RICO’s DIGEST – Last month, legislators approved and was subsequently signed by the President and published in La Gaceta, the law condoning past Marchamos.
I, like many thousands more benefiting from this law, couldn’t be any happier, for I have in my view every day a vehicle I have not driven for many years, owing nine (9) Marchamos, including 2022, amounting to more than ¢1.5 million colones.
Restoring the vehicle, a Cadillac stretch limo, to road-worthy condition or selling it, was not feasible with the pending debt to the State.
So, I was somewhat disheartened when the original proposal last October fell through when President Carlos Alvarado vetoed the bill reducing the 2022 Marchamo, a bill that included the condonation.
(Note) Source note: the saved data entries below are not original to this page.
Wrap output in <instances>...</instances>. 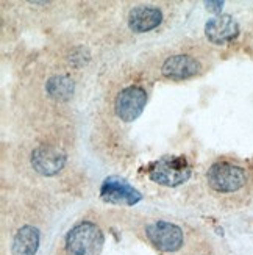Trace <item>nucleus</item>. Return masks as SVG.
<instances>
[{"label": "nucleus", "instance_id": "obj_1", "mask_svg": "<svg viewBox=\"0 0 253 255\" xmlns=\"http://www.w3.org/2000/svg\"><path fill=\"white\" fill-rule=\"evenodd\" d=\"M105 245L102 229L91 221H82L75 224L64 238V248L68 255H100Z\"/></svg>", "mask_w": 253, "mask_h": 255}, {"label": "nucleus", "instance_id": "obj_2", "mask_svg": "<svg viewBox=\"0 0 253 255\" xmlns=\"http://www.w3.org/2000/svg\"><path fill=\"white\" fill-rule=\"evenodd\" d=\"M191 177V164L184 157L166 155L152 164L149 179L163 186L175 188L186 183Z\"/></svg>", "mask_w": 253, "mask_h": 255}, {"label": "nucleus", "instance_id": "obj_3", "mask_svg": "<svg viewBox=\"0 0 253 255\" xmlns=\"http://www.w3.org/2000/svg\"><path fill=\"white\" fill-rule=\"evenodd\" d=\"M206 180L208 185L217 193H236L246 185L247 174L238 164L219 161L208 169Z\"/></svg>", "mask_w": 253, "mask_h": 255}, {"label": "nucleus", "instance_id": "obj_4", "mask_svg": "<svg viewBox=\"0 0 253 255\" xmlns=\"http://www.w3.org/2000/svg\"><path fill=\"white\" fill-rule=\"evenodd\" d=\"M146 237L158 251L173 254L183 248L184 235L183 230L168 221H153L146 227Z\"/></svg>", "mask_w": 253, "mask_h": 255}, {"label": "nucleus", "instance_id": "obj_5", "mask_svg": "<svg viewBox=\"0 0 253 255\" xmlns=\"http://www.w3.org/2000/svg\"><path fill=\"white\" fill-rule=\"evenodd\" d=\"M100 197L106 204L127 207H133L142 201L141 191L119 175H109L102 182Z\"/></svg>", "mask_w": 253, "mask_h": 255}, {"label": "nucleus", "instance_id": "obj_6", "mask_svg": "<svg viewBox=\"0 0 253 255\" xmlns=\"http://www.w3.org/2000/svg\"><path fill=\"white\" fill-rule=\"evenodd\" d=\"M147 105V93L141 86H127L120 91L114 101V112L124 123L136 121Z\"/></svg>", "mask_w": 253, "mask_h": 255}, {"label": "nucleus", "instance_id": "obj_7", "mask_svg": "<svg viewBox=\"0 0 253 255\" xmlns=\"http://www.w3.org/2000/svg\"><path fill=\"white\" fill-rule=\"evenodd\" d=\"M68 155L58 146H50V144H42L31 152L30 163L31 168L39 175L53 177L63 171Z\"/></svg>", "mask_w": 253, "mask_h": 255}, {"label": "nucleus", "instance_id": "obj_8", "mask_svg": "<svg viewBox=\"0 0 253 255\" xmlns=\"http://www.w3.org/2000/svg\"><path fill=\"white\" fill-rule=\"evenodd\" d=\"M205 36L211 44L224 46L239 36V24L232 14H219L205 24Z\"/></svg>", "mask_w": 253, "mask_h": 255}, {"label": "nucleus", "instance_id": "obj_9", "mask_svg": "<svg viewBox=\"0 0 253 255\" xmlns=\"http://www.w3.org/2000/svg\"><path fill=\"white\" fill-rule=\"evenodd\" d=\"M202 64L191 55H173L161 66V74L170 80H186L200 74Z\"/></svg>", "mask_w": 253, "mask_h": 255}, {"label": "nucleus", "instance_id": "obj_10", "mask_svg": "<svg viewBox=\"0 0 253 255\" xmlns=\"http://www.w3.org/2000/svg\"><path fill=\"white\" fill-rule=\"evenodd\" d=\"M163 22V13L155 6L139 5L130 9L128 27L133 33H147Z\"/></svg>", "mask_w": 253, "mask_h": 255}, {"label": "nucleus", "instance_id": "obj_11", "mask_svg": "<svg viewBox=\"0 0 253 255\" xmlns=\"http://www.w3.org/2000/svg\"><path fill=\"white\" fill-rule=\"evenodd\" d=\"M41 234L33 226H22L13 238L11 252L13 255H36L39 249Z\"/></svg>", "mask_w": 253, "mask_h": 255}, {"label": "nucleus", "instance_id": "obj_12", "mask_svg": "<svg viewBox=\"0 0 253 255\" xmlns=\"http://www.w3.org/2000/svg\"><path fill=\"white\" fill-rule=\"evenodd\" d=\"M46 91L49 97H52L57 102H68L74 96L75 91V83L69 75H53L46 83Z\"/></svg>", "mask_w": 253, "mask_h": 255}, {"label": "nucleus", "instance_id": "obj_13", "mask_svg": "<svg viewBox=\"0 0 253 255\" xmlns=\"http://www.w3.org/2000/svg\"><path fill=\"white\" fill-rule=\"evenodd\" d=\"M224 5H225V2H222V0H216V2H213V0H208V2H205L206 9L211 11V13H216V16L221 14Z\"/></svg>", "mask_w": 253, "mask_h": 255}]
</instances>
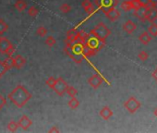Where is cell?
<instances>
[{"instance_id": "1", "label": "cell", "mask_w": 157, "mask_h": 133, "mask_svg": "<svg viewBox=\"0 0 157 133\" xmlns=\"http://www.w3.org/2000/svg\"><path fill=\"white\" fill-rule=\"evenodd\" d=\"M8 97L14 105L18 108H22L31 100L32 94L23 85L20 84L11 91Z\"/></svg>"}, {"instance_id": "2", "label": "cell", "mask_w": 157, "mask_h": 133, "mask_svg": "<svg viewBox=\"0 0 157 133\" xmlns=\"http://www.w3.org/2000/svg\"><path fill=\"white\" fill-rule=\"evenodd\" d=\"M85 44L82 42H75L70 46H65L64 52L77 64L82 63L83 59H86L84 56Z\"/></svg>"}, {"instance_id": "3", "label": "cell", "mask_w": 157, "mask_h": 133, "mask_svg": "<svg viewBox=\"0 0 157 133\" xmlns=\"http://www.w3.org/2000/svg\"><path fill=\"white\" fill-rule=\"evenodd\" d=\"M90 34H92L101 40L105 41L106 38L111 34V31L105 23L100 22L90 32Z\"/></svg>"}, {"instance_id": "4", "label": "cell", "mask_w": 157, "mask_h": 133, "mask_svg": "<svg viewBox=\"0 0 157 133\" xmlns=\"http://www.w3.org/2000/svg\"><path fill=\"white\" fill-rule=\"evenodd\" d=\"M85 45L87 47H89L90 49L94 50V52H99L100 50L103 49V47L105 45V41L104 40H101L92 34H88L87 38H86V41H85Z\"/></svg>"}, {"instance_id": "5", "label": "cell", "mask_w": 157, "mask_h": 133, "mask_svg": "<svg viewBox=\"0 0 157 133\" xmlns=\"http://www.w3.org/2000/svg\"><path fill=\"white\" fill-rule=\"evenodd\" d=\"M0 53L7 55L8 56H12L15 53V47L12 43L2 35H0Z\"/></svg>"}, {"instance_id": "6", "label": "cell", "mask_w": 157, "mask_h": 133, "mask_svg": "<svg viewBox=\"0 0 157 133\" xmlns=\"http://www.w3.org/2000/svg\"><path fill=\"white\" fill-rule=\"evenodd\" d=\"M94 4L96 5L97 10H101L105 12L109 9L116 8L118 4V0H94Z\"/></svg>"}, {"instance_id": "7", "label": "cell", "mask_w": 157, "mask_h": 133, "mask_svg": "<svg viewBox=\"0 0 157 133\" xmlns=\"http://www.w3.org/2000/svg\"><path fill=\"white\" fill-rule=\"evenodd\" d=\"M67 82L61 77L57 78L56 81V83L53 87V90L54 92L59 95V96H63L65 93H66V91H67Z\"/></svg>"}, {"instance_id": "8", "label": "cell", "mask_w": 157, "mask_h": 133, "mask_svg": "<svg viewBox=\"0 0 157 133\" xmlns=\"http://www.w3.org/2000/svg\"><path fill=\"white\" fill-rule=\"evenodd\" d=\"M124 107L130 113L134 114L140 107V102L138 101L135 97H129L125 103Z\"/></svg>"}, {"instance_id": "9", "label": "cell", "mask_w": 157, "mask_h": 133, "mask_svg": "<svg viewBox=\"0 0 157 133\" xmlns=\"http://www.w3.org/2000/svg\"><path fill=\"white\" fill-rule=\"evenodd\" d=\"M134 10H135V11H134V16H135L137 19H139L140 21H146L149 8L140 6L139 8H137V9Z\"/></svg>"}, {"instance_id": "10", "label": "cell", "mask_w": 157, "mask_h": 133, "mask_svg": "<svg viewBox=\"0 0 157 133\" xmlns=\"http://www.w3.org/2000/svg\"><path fill=\"white\" fill-rule=\"evenodd\" d=\"M88 83H89V85L92 88L96 90V89H98L102 85L103 78L100 75H98V74H94V75H93L92 77H90L88 79Z\"/></svg>"}, {"instance_id": "11", "label": "cell", "mask_w": 157, "mask_h": 133, "mask_svg": "<svg viewBox=\"0 0 157 133\" xmlns=\"http://www.w3.org/2000/svg\"><path fill=\"white\" fill-rule=\"evenodd\" d=\"M18 124H19V127L22 128L23 130H27L33 125V121L31 120V118L28 116L24 115V116H22L21 117V119L19 120Z\"/></svg>"}, {"instance_id": "12", "label": "cell", "mask_w": 157, "mask_h": 133, "mask_svg": "<svg viewBox=\"0 0 157 133\" xmlns=\"http://www.w3.org/2000/svg\"><path fill=\"white\" fill-rule=\"evenodd\" d=\"M104 13L106 15L107 19L109 21H117L119 19V17H120V12L116 8L109 9L108 10L105 11Z\"/></svg>"}, {"instance_id": "13", "label": "cell", "mask_w": 157, "mask_h": 133, "mask_svg": "<svg viewBox=\"0 0 157 133\" xmlns=\"http://www.w3.org/2000/svg\"><path fill=\"white\" fill-rule=\"evenodd\" d=\"M82 7L83 8L84 11L88 14H95L98 10H96L94 6V4L90 1V0H83L82 2Z\"/></svg>"}, {"instance_id": "14", "label": "cell", "mask_w": 157, "mask_h": 133, "mask_svg": "<svg viewBox=\"0 0 157 133\" xmlns=\"http://www.w3.org/2000/svg\"><path fill=\"white\" fill-rule=\"evenodd\" d=\"M26 64V58L23 57L21 55H17L14 57V68L17 70H21Z\"/></svg>"}, {"instance_id": "15", "label": "cell", "mask_w": 157, "mask_h": 133, "mask_svg": "<svg viewBox=\"0 0 157 133\" xmlns=\"http://www.w3.org/2000/svg\"><path fill=\"white\" fill-rule=\"evenodd\" d=\"M99 115H100V116H101L103 119L108 120V119L113 116V111H112V109H111L110 107H108V106H104V107L100 110Z\"/></svg>"}, {"instance_id": "16", "label": "cell", "mask_w": 157, "mask_h": 133, "mask_svg": "<svg viewBox=\"0 0 157 133\" xmlns=\"http://www.w3.org/2000/svg\"><path fill=\"white\" fill-rule=\"evenodd\" d=\"M122 29L128 34H131L134 32V31L136 30V24L132 21H127L123 26H122Z\"/></svg>"}, {"instance_id": "17", "label": "cell", "mask_w": 157, "mask_h": 133, "mask_svg": "<svg viewBox=\"0 0 157 133\" xmlns=\"http://www.w3.org/2000/svg\"><path fill=\"white\" fill-rule=\"evenodd\" d=\"M155 20H157V8L156 7H152V8H150L149 10H148L146 21H148L149 22L152 23Z\"/></svg>"}, {"instance_id": "18", "label": "cell", "mask_w": 157, "mask_h": 133, "mask_svg": "<svg viewBox=\"0 0 157 133\" xmlns=\"http://www.w3.org/2000/svg\"><path fill=\"white\" fill-rule=\"evenodd\" d=\"M14 7L19 12H23L28 8V4L25 0H17Z\"/></svg>"}, {"instance_id": "19", "label": "cell", "mask_w": 157, "mask_h": 133, "mask_svg": "<svg viewBox=\"0 0 157 133\" xmlns=\"http://www.w3.org/2000/svg\"><path fill=\"white\" fill-rule=\"evenodd\" d=\"M139 40L142 44H148L151 40V36L150 35V33L148 32H143L140 36H139Z\"/></svg>"}, {"instance_id": "20", "label": "cell", "mask_w": 157, "mask_h": 133, "mask_svg": "<svg viewBox=\"0 0 157 133\" xmlns=\"http://www.w3.org/2000/svg\"><path fill=\"white\" fill-rule=\"evenodd\" d=\"M4 66H6V69L8 70H11L14 68V57L13 56H8L7 58H5L3 60Z\"/></svg>"}, {"instance_id": "21", "label": "cell", "mask_w": 157, "mask_h": 133, "mask_svg": "<svg viewBox=\"0 0 157 133\" xmlns=\"http://www.w3.org/2000/svg\"><path fill=\"white\" fill-rule=\"evenodd\" d=\"M67 104H68L69 108H71V109L74 110V109H77L78 106H80V101H78V100L74 96V97H71V99L68 101Z\"/></svg>"}, {"instance_id": "22", "label": "cell", "mask_w": 157, "mask_h": 133, "mask_svg": "<svg viewBox=\"0 0 157 133\" xmlns=\"http://www.w3.org/2000/svg\"><path fill=\"white\" fill-rule=\"evenodd\" d=\"M147 32H148L150 33V35L152 36V37L157 36V24H156V23H153V22L151 23V25L149 26Z\"/></svg>"}, {"instance_id": "23", "label": "cell", "mask_w": 157, "mask_h": 133, "mask_svg": "<svg viewBox=\"0 0 157 133\" xmlns=\"http://www.w3.org/2000/svg\"><path fill=\"white\" fill-rule=\"evenodd\" d=\"M140 2V5L142 6V7H146V8H152V7H156L157 5L152 2L151 0H139Z\"/></svg>"}, {"instance_id": "24", "label": "cell", "mask_w": 157, "mask_h": 133, "mask_svg": "<svg viewBox=\"0 0 157 133\" xmlns=\"http://www.w3.org/2000/svg\"><path fill=\"white\" fill-rule=\"evenodd\" d=\"M121 9L124 10V11H130L132 10V6H131V3H130V0H125L123 1L120 5Z\"/></svg>"}, {"instance_id": "25", "label": "cell", "mask_w": 157, "mask_h": 133, "mask_svg": "<svg viewBox=\"0 0 157 133\" xmlns=\"http://www.w3.org/2000/svg\"><path fill=\"white\" fill-rule=\"evenodd\" d=\"M8 129L10 131V132H15V131H17L18 130V128H19V124H18V122H16V121H14V120H11L9 124H8Z\"/></svg>"}, {"instance_id": "26", "label": "cell", "mask_w": 157, "mask_h": 133, "mask_svg": "<svg viewBox=\"0 0 157 133\" xmlns=\"http://www.w3.org/2000/svg\"><path fill=\"white\" fill-rule=\"evenodd\" d=\"M8 30H9V25L7 24V22L3 19H0V35L4 34Z\"/></svg>"}, {"instance_id": "27", "label": "cell", "mask_w": 157, "mask_h": 133, "mask_svg": "<svg viewBox=\"0 0 157 133\" xmlns=\"http://www.w3.org/2000/svg\"><path fill=\"white\" fill-rule=\"evenodd\" d=\"M39 14V10L35 7V6H32L28 9V15L33 17V18H35L37 15Z\"/></svg>"}, {"instance_id": "28", "label": "cell", "mask_w": 157, "mask_h": 133, "mask_svg": "<svg viewBox=\"0 0 157 133\" xmlns=\"http://www.w3.org/2000/svg\"><path fill=\"white\" fill-rule=\"evenodd\" d=\"M59 10H60V11H61L62 13L67 14V13H68V12H70V11H71L72 8H71V6H70L69 4L64 3V4H62V5L60 6Z\"/></svg>"}, {"instance_id": "29", "label": "cell", "mask_w": 157, "mask_h": 133, "mask_svg": "<svg viewBox=\"0 0 157 133\" xmlns=\"http://www.w3.org/2000/svg\"><path fill=\"white\" fill-rule=\"evenodd\" d=\"M66 93H67V95H69L70 97H74V96H76V95H77L78 91H77V90H76V88H74L73 86H67Z\"/></svg>"}, {"instance_id": "30", "label": "cell", "mask_w": 157, "mask_h": 133, "mask_svg": "<svg viewBox=\"0 0 157 133\" xmlns=\"http://www.w3.org/2000/svg\"><path fill=\"white\" fill-rule=\"evenodd\" d=\"M36 33H37L40 37H44V36L47 34V30H46V28H45V27H44V26H40V27H38V28H37V30H36Z\"/></svg>"}, {"instance_id": "31", "label": "cell", "mask_w": 157, "mask_h": 133, "mask_svg": "<svg viewBox=\"0 0 157 133\" xmlns=\"http://www.w3.org/2000/svg\"><path fill=\"white\" fill-rule=\"evenodd\" d=\"M56 39L53 36H48L45 39V44L47 46H49V47H52V46L56 45Z\"/></svg>"}, {"instance_id": "32", "label": "cell", "mask_w": 157, "mask_h": 133, "mask_svg": "<svg viewBox=\"0 0 157 133\" xmlns=\"http://www.w3.org/2000/svg\"><path fill=\"white\" fill-rule=\"evenodd\" d=\"M56 79H55L54 77H49L46 81H45V84L50 88V89H53L55 83H56Z\"/></svg>"}, {"instance_id": "33", "label": "cell", "mask_w": 157, "mask_h": 133, "mask_svg": "<svg viewBox=\"0 0 157 133\" xmlns=\"http://www.w3.org/2000/svg\"><path fill=\"white\" fill-rule=\"evenodd\" d=\"M138 57H139V59H140V60H141V61H146V60L149 58V55H148V53H147V52H145V51H141V52H140V53H139Z\"/></svg>"}, {"instance_id": "34", "label": "cell", "mask_w": 157, "mask_h": 133, "mask_svg": "<svg viewBox=\"0 0 157 133\" xmlns=\"http://www.w3.org/2000/svg\"><path fill=\"white\" fill-rule=\"evenodd\" d=\"M7 104V100H6V98L0 93V110H2L3 109V107L5 106Z\"/></svg>"}, {"instance_id": "35", "label": "cell", "mask_w": 157, "mask_h": 133, "mask_svg": "<svg viewBox=\"0 0 157 133\" xmlns=\"http://www.w3.org/2000/svg\"><path fill=\"white\" fill-rule=\"evenodd\" d=\"M8 71V70L6 69V66H4V63H3V61H1L0 60V75L1 76H3L6 72Z\"/></svg>"}, {"instance_id": "36", "label": "cell", "mask_w": 157, "mask_h": 133, "mask_svg": "<svg viewBox=\"0 0 157 133\" xmlns=\"http://www.w3.org/2000/svg\"><path fill=\"white\" fill-rule=\"evenodd\" d=\"M130 3H131V6H132V9L136 10L137 8H139L140 5V2L139 0H130Z\"/></svg>"}, {"instance_id": "37", "label": "cell", "mask_w": 157, "mask_h": 133, "mask_svg": "<svg viewBox=\"0 0 157 133\" xmlns=\"http://www.w3.org/2000/svg\"><path fill=\"white\" fill-rule=\"evenodd\" d=\"M48 132H50V133H54V132H56V133H58V132H60V130L56 127V126H54V127H52L49 130H48Z\"/></svg>"}, {"instance_id": "38", "label": "cell", "mask_w": 157, "mask_h": 133, "mask_svg": "<svg viewBox=\"0 0 157 133\" xmlns=\"http://www.w3.org/2000/svg\"><path fill=\"white\" fill-rule=\"evenodd\" d=\"M151 77L153 78V80L155 81V82H157V68L155 69V70L152 72V74H151Z\"/></svg>"}, {"instance_id": "39", "label": "cell", "mask_w": 157, "mask_h": 133, "mask_svg": "<svg viewBox=\"0 0 157 133\" xmlns=\"http://www.w3.org/2000/svg\"><path fill=\"white\" fill-rule=\"evenodd\" d=\"M153 114H154V116H155L157 117V108H156V109H155V110L153 111Z\"/></svg>"}, {"instance_id": "40", "label": "cell", "mask_w": 157, "mask_h": 133, "mask_svg": "<svg viewBox=\"0 0 157 133\" xmlns=\"http://www.w3.org/2000/svg\"><path fill=\"white\" fill-rule=\"evenodd\" d=\"M151 1H152V2H154V3L157 5V0H151Z\"/></svg>"}, {"instance_id": "41", "label": "cell", "mask_w": 157, "mask_h": 133, "mask_svg": "<svg viewBox=\"0 0 157 133\" xmlns=\"http://www.w3.org/2000/svg\"><path fill=\"white\" fill-rule=\"evenodd\" d=\"M1 77H2V76H1V75H0V78H1Z\"/></svg>"}]
</instances>
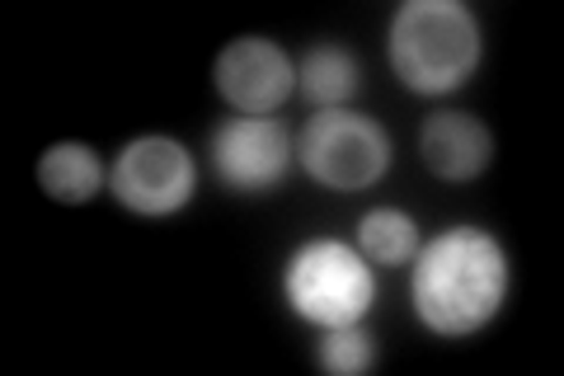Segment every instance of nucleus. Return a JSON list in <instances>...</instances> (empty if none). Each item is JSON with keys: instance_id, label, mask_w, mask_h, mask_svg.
I'll list each match as a JSON object with an SVG mask.
<instances>
[{"instance_id": "f257e3e1", "label": "nucleus", "mask_w": 564, "mask_h": 376, "mask_svg": "<svg viewBox=\"0 0 564 376\" xmlns=\"http://www.w3.org/2000/svg\"><path fill=\"white\" fill-rule=\"evenodd\" d=\"M508 249L485 226H447L410 259V301L423 330L437 339L480 334L508 301Z\"/></svg>"}, {"instance_id": "f03ea898", "label": "nucleus", "mask_w": 564, "mask_h": 376, "mask_svg": "<svg viewBox=\"0 0 564 376\" xmlns=\"http://www.w3.org/2000/svg\"><path fill=\"white\" fill-rule=\"evenodd\" d=\"M386 52L414 95H452L480 71L485 33L462 0H404L386 29Z\"/></svg>"}, {"instance_id": "7ed1b4c3", "label": "nucleus", "mask_w": 564, "mask_h": 376, "mask_svg": "<svg viewBox=\"0 0 564 376\" xmlns=\"http://www.w3.org/2000/svg\"><path fill=\"white\" fill-rule=\"evenodd\" d=\"M282 301L315 330L367 320L377 301V273L367 255L348 240L311 236L282 264Z\"/></svg>"}, {"instance_id": "20e7f679", "label": "nucleus", "mask_w": 564, "mask_h": 376, "mask_svg": "<svg viewBox=\"0 0 564 376\" xmlns=\"http://www.w3.org/2000/svg\"><path fill=\"white\" fill-rule=\"evenodd\" d=\"M296 160L321 189L362 193L391 170V137L367 114L315 109L296 137Z\"/></svg>"}, {"instance_id": "39448f33", "label": "nucleus", "mask_w": 564, "mask_h": 376, "mask_svg": "<svg viewBox=\"0 0 564 376\" xmlns=\"http://www.w3.org/2000/svg\"><path fill=\"white\" fill-rule=\"evenodd\" d=\"M113 198L137 217H174L198 193V160L165 132L132 137L109 165Z\"/></svg>"}, {"instance_id": "423d86ee", "label": "nucleus", "mask_w": 564, "mask_h": 376, "mask_svg": "<svg viewBox=\"0 0 564 376\" xmlns=\"http://www.w3.org/2000/svg\"><path fill=\"white\" fill-rule=\"evenodd\" d=\"M207 155H212V170L226 189L236 193H269L282 184V174L292 165V137L278 118L269 114H231L212 128L207 141Z\"/></svg>"}, {"instance_id": "0eeeda50", "label": "nucleus", "mask_w": 564, "mask_h": 376, "mask_svg": "<svg viewBox=\"0 0 564 376\" xmlns=\"http://www.w3.org/2000/svg\"><path fill=\"white\" fill-rule=\"evenodd\" d=\"M212 80L236 114H273L296 89V62L282 43L263 39V33H245V39H231L217 52Z\"/></svg>"}, {"instance_id": "6e6552de", "label": "nucleus", "mask_w": 564, "mask_h": 376, "mask_svg": "<svg viewBox=\"0 0 564 376\" xmlns=\"http://www.w3.org/2000/svg\"><path fill=\"white\" fill-rule=\"evenodd\" d=\"M419 155L437 179L466 184V179L485 174V165L494 160V137L466 109H437L419 122Z\"/></svg>"}, {"instance_id": "1a4fd4ad", "label": "nucleus", "mask_w": 564, "mask_h": 376, "mask_svg": "<svg viewBox=\"0 0 564 376\" xmlns=\"http://www.w3.org/2000/svg\"><path fill=\"white\" fill-rule=\"evenodd\" d=\"M296 89L311 109H344L362 89V66L344 43H311L306 57L296 62Z\"/></svg>"}, {"instance_id": "9d476101", "label": "nucleus", "mask_w": 564, "mask_h": 376, "mask_svg": "<svg viewBox=\"0 0 564 376\" xmlns=\"http://www.w3.org/2000/svg\"><path fill=\"white\" fill-rule=\"evenodd\" d=\"M104 184H109V170L85 141H52L39 155V189L57 203H90Z\"/></svg>"}, {"instance_id": "9b49d317", "label": "nucleus", "mask_w": 564, "mask_h": 376, "mask_svg": "<svg viewBox=\"0 0 564 376\" xmlns=\"http://www.w3.org/2000/svg\"><path fill=\"white\" fill-rule=\"evenodd\" d=\"M419 222L404 207H367L358 217V249L367 264L381 268H400L419 255Z\"/></svg>"}, {"instance_id": "f8f14e48", "label": "nucleus", "mask_w": 564, "mask_h": 376, "mask_svg": "<svg viewBox=\"0 0 564 376\" xmlns=\"http://www.w3.org/2000/svg\"><path fill=\"white\" fill-rule=\"evenodd\" d=\"M315 363L329 376H362L377 367V334L352 320V325H329L321 330V344H315Z\"/></svg>"}]
</instances>
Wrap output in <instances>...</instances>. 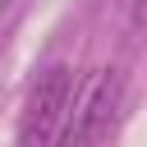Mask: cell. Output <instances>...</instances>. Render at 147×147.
<instances>
[{"label":"cell","mask_w":147,"mask_h":147,"mask_svg":"<svg viewBox=\"0 0 147 147\" xmlns=\"http://www.w3.org/2000/svg\"><path fill=\"white\" fill-rule=\"evenodd\" d=\"M124 110V74L119 69H96L87 87L78 92L74 110H64L55 147H110V133Z\"/></svg>","instance_id":"6da1fadb"},{"label":"cell","mask_w":147,"mask_h":147,"mask_svg":"<svg viewBox=\"0 0 147 147\" xmlns=\"http://www.w3.org/2000/svg\"><path fill=\"white\" fill-rule=\"evenodd\" d=\"M69 101H74V69H69V64L41 69L37 83L28 87V101H23V115H18V138H14V147H55Z\"/></svg>","instance_id":"7a4b0ae2"}]
</instances>
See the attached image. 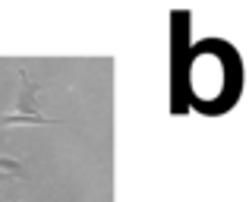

But what really ticks me off is the misleading by the Riteve regarding the condonation. The vehicular inspection company, that is on its possible last legs given that their contract is coming up for renewal later this year and there is no clear decision by the government of what it is going to do, is taking advantage of vehicle owners, by falsely telling them they require the vehicular inspection to take advantage of the condonation.

Read this carefully, you don’t need the Riteve inspection to pay the Marchamo.
“That is grade-A, 100% bull cookies!” as Colonel Sherman T. Potter would say in exclamation.
However, you do need the inspection to get the sticker from the Instituto Nacional de Seguros (INS), the state agency in charge of collecting the Marchamo, to circulate on a public road.
The Marchamo and the Riteve are two separate things. The former ensures that the vehicle has the property tax and other items included in the Marchamo, the latter, that the vehicle is road-worthy.
You can pay the Marchamo at any INS office without the Riteve inspection, but you won’t get the sticker until the vehicle is inspected. Without the sticker, the vehicle cannot legally circulate on a public road without risking a fine and having the vehicle and/or license plate confiscated.
The objective behind the condonation is to eliminate the accumulated debt and give owners who have not been able to keep up financially, a chance to do so.
What is Riteve is doing is misleading many vehicle owners, like myself, who have no intention of putting my vehicle on the road, not yet anyway, but want to clear my debt for if and when I do.
In my case, for example, by paying the ¢99,000 colones for the 2022 Marchamo by April 20, I will have cleared my slate of a more than ¢1.5 million colones debt.
Don’t buy into the bull of cookies that the Riteve is selling.